Using her winter leave time to volunteer for OM, and wait with the Class of 2015 for migration to call them north. Bev at times donned a white crane costume to do maintenance in their large open winter pen at St. Marks NWR. And she has written about the many privileges this fulfilling work has brought her. Among them, is this amazing scene:
“As they circled up and out of the pen, I quickly realized they were flying to me! Five elegant, mostly white birds gently parachuted down all around me . . . but it was 8-15 that grabbed my eye. She walked directly in front of me and started to dance. She jumped, pirouetted, bowed, spun . . .As I stood watching I realized that never again will I witness such stunning beauty. Never. . .” Read Bev’s full account at the Field Journal.
Tracking Migration by Satellite
In fact, though, it’s been reported in the Field Journal this week that one of the six cranes of the Class of 2015, is already on migration – #2-15! This young crane left the pensite at St Marks NWR in the company of four adult whooping cranes last Tuesday. These migrating cranes include 3 males – #5-12, #4-13, and #4-14; a 2-year old female, #7-14, and crane chick 2-15, also a female.

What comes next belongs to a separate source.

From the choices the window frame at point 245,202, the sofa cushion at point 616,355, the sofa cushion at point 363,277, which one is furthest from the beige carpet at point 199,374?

Only the two females are fitted with PTT devices that allow them to be tracked by satellite, and the tracking reports that Operation Migration has been getting show they have already covered enough miles to put them more than half the way home to White River Marsh. Because none of the male birds have the good tracking devices it cannot be known for sure that they are still a group of five until someone confirms this visually. Probably that won’t happen until sometime after they get back to Wisconsin.